While the two examples above resulted in physical shortages at pumps, there have been many other examples of issues that have not. In such cases, the industry has demonstrated its resilience and flexibility by adapting its infrastructure and processes to ensure that supply is quickly restored in affected areas and the public remained unaffected by the incidents. Examples include, but are not restricted to:
Given the lack of impact on the consumer over the past 20 years, as well as the choice by BEIS not to make use of its existing (broad) powers, it can perhaps be concluded that the existing policy of working with industry without the need for a regulator or further powers has proven effective at managing continuity of supply of fuels in the UK. UKPIA therefore believes that the case for the Bill requires further clarification and the nature of, extent and precise conditions under which the powers contained therein would be applied would benefit from much more precise definition.
2. How well does the draft Bill, as currently drafted, meet the Government’s stated policy intentions?
Given the current drafting of the Bill, BEIS will take significant and broad powers that will increase BEIS’s ability to intervene in the market. However, given the Downstream oil (DSO) sector relies on a free and competitive market, there is a risk that the potential use of the powers and, separately, the actual use made of them could deter future investment, which at worst could run counter to BEIS’ objective of ensuring “reliable, affordable and clean” energy supplies, particularly in pursuit of the Net-Zero target.

[DATASET ROWS]

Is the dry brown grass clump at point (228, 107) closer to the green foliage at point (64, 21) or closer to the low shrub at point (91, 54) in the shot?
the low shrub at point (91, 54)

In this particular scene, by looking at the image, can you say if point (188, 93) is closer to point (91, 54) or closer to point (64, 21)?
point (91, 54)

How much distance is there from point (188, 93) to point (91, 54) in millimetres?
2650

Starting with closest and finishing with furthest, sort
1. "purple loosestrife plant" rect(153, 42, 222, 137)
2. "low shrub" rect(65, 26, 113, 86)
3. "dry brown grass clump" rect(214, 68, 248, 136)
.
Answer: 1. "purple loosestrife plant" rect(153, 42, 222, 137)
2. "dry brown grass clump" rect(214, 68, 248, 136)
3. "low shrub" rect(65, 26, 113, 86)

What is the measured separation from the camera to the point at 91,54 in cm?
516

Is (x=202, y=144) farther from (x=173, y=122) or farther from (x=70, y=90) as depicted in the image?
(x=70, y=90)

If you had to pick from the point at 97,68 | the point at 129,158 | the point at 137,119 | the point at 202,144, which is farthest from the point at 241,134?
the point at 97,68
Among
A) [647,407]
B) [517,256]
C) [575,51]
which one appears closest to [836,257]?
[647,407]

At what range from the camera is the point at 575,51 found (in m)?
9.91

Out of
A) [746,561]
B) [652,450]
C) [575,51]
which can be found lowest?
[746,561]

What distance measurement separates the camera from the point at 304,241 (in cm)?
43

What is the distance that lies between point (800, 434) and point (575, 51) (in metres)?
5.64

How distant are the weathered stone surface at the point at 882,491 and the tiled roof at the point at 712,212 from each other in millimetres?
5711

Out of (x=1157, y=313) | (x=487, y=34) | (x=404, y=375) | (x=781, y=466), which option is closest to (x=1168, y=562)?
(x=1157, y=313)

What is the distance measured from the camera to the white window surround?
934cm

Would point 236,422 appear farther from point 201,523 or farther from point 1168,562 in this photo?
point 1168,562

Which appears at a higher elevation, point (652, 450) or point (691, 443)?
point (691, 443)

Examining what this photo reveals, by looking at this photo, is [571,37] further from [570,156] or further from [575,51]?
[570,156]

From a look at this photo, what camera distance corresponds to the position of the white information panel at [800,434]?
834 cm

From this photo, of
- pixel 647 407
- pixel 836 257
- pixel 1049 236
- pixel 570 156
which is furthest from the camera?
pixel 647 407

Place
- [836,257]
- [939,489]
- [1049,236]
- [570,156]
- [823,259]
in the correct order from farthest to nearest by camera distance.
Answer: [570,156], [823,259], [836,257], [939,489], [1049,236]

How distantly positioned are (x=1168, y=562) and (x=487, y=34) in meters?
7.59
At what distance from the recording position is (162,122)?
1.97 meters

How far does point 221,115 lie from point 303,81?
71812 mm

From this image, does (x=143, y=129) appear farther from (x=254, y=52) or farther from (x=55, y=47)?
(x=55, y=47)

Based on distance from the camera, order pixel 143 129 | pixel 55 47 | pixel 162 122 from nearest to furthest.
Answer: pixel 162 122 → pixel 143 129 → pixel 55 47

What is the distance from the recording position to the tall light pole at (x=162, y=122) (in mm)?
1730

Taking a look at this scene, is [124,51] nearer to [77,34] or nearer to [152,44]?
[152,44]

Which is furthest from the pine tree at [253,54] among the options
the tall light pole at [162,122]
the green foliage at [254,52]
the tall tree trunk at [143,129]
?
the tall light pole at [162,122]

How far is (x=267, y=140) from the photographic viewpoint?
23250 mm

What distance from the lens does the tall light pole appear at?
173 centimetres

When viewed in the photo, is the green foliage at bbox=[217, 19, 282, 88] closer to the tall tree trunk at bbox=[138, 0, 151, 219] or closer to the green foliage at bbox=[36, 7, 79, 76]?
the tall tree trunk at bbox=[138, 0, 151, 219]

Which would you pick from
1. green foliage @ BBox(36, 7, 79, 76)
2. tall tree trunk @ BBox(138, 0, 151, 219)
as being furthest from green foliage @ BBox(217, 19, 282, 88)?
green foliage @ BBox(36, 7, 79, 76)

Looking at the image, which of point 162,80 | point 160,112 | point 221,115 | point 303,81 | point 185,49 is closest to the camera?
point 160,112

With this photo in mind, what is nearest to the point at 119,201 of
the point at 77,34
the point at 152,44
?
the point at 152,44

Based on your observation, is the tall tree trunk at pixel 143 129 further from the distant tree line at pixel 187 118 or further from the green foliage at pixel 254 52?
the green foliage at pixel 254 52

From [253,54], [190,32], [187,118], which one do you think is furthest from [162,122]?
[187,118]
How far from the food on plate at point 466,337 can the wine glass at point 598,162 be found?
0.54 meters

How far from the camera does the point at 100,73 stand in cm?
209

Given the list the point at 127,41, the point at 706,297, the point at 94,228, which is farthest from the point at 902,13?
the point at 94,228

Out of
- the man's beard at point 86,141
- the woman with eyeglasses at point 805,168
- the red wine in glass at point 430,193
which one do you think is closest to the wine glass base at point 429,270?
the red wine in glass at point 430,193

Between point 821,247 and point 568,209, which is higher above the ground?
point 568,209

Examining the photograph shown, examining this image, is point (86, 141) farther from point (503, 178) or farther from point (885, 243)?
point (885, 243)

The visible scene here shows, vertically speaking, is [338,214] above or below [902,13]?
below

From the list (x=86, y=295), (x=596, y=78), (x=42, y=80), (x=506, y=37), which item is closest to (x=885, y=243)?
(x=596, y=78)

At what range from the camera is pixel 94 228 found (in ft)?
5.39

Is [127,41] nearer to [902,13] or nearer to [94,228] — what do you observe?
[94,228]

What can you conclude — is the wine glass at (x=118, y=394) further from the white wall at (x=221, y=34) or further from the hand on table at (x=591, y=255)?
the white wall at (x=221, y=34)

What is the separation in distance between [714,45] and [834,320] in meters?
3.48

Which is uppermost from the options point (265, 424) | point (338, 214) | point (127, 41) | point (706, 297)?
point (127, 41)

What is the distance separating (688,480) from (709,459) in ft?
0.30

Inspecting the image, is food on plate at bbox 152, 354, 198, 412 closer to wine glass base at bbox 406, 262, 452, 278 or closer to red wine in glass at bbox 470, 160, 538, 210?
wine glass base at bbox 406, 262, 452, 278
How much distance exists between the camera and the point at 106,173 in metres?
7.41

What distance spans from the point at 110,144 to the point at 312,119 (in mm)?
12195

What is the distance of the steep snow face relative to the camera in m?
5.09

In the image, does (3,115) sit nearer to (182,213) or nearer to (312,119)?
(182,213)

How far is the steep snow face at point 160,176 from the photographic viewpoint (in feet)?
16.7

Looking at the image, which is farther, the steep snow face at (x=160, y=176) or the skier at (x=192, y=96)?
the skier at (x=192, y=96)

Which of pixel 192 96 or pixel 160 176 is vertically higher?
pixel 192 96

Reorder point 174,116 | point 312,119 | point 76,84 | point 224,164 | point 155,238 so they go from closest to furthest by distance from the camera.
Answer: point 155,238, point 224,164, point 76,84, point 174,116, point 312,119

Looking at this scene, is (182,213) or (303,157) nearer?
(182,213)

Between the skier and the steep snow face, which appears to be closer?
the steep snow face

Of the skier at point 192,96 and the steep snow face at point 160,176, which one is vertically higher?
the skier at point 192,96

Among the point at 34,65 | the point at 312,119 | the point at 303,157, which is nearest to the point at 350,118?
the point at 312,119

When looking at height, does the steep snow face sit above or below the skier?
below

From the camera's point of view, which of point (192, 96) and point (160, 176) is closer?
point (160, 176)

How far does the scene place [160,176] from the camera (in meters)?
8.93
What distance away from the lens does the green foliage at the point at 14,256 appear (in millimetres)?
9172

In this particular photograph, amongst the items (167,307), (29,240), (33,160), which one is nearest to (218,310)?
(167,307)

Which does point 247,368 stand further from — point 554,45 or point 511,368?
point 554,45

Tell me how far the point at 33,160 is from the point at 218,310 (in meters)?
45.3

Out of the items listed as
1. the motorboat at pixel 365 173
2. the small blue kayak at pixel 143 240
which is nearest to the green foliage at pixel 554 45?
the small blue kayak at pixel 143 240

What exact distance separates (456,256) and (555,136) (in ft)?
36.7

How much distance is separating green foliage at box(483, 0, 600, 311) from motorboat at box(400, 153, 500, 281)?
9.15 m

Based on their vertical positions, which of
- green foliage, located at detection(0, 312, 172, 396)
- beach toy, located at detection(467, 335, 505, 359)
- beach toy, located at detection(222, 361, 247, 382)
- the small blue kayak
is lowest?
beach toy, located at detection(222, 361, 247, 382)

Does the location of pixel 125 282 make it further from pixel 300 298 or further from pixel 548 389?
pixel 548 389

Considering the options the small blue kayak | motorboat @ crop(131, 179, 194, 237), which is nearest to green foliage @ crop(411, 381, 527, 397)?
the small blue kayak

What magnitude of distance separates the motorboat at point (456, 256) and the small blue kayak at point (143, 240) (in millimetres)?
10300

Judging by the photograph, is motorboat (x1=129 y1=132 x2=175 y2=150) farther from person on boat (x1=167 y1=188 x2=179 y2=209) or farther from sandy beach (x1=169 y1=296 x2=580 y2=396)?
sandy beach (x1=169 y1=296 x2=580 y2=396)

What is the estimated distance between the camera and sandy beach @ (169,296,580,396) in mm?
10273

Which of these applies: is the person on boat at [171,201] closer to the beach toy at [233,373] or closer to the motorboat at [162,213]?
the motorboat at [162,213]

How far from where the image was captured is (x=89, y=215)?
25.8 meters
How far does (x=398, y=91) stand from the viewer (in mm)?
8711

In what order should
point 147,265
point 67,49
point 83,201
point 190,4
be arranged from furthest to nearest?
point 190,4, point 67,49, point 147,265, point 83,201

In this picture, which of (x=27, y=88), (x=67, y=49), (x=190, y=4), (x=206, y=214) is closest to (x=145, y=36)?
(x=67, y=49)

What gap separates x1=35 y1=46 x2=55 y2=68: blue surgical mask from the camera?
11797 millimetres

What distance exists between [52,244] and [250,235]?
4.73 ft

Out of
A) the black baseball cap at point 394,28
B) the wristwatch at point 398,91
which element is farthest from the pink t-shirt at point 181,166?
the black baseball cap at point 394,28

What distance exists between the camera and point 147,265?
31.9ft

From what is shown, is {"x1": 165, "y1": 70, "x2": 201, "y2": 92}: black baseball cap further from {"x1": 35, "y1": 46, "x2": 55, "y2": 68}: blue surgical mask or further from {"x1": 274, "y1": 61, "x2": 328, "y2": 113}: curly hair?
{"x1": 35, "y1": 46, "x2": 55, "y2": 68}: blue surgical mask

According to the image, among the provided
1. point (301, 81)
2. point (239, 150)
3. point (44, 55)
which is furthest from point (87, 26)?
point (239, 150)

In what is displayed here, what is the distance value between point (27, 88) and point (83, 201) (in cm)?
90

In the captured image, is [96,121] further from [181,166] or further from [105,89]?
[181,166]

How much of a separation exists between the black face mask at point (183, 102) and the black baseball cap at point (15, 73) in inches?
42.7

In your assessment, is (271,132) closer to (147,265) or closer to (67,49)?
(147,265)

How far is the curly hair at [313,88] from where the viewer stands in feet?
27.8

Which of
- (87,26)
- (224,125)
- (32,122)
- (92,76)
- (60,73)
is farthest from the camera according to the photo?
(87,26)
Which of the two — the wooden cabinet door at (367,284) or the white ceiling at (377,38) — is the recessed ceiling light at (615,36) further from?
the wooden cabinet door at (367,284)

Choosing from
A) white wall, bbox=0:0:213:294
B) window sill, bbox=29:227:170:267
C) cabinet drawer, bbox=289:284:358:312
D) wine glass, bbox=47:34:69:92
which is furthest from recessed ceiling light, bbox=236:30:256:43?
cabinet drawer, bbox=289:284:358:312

[WHAT THIS TASK INVOLVES]
Carry on the industry response to the draft fuel supply Bill, starting after its last sentence.

[REPLY]
Regarding the proposals in the DSOR Bill, and as will be noted later in this response, there is insufficient clarity at this point to fully understand how the new powers BEIS is proposing interplay with existing powers and policy. It is understood that BEIS intends to clarify these positions in workshops to be held in summer 2021 as well as, potentially, in secondary legislation which will be subject to the usual scrutiny and consultation procedures.
On the various powers that are being sought in the Bill, more information is required to fully understand their impact on business but also the Bill’s ability to meet Government’s stated policy intentions:
Directions for Resilience or Continuity Purposes
The power is open-ended and presents a possible concern to incumbent and new entrant companies so large that it may quell the market – both in terms of investment in the existing industry for margin improvement or strategic reasons, and acquisition investment of UK assets.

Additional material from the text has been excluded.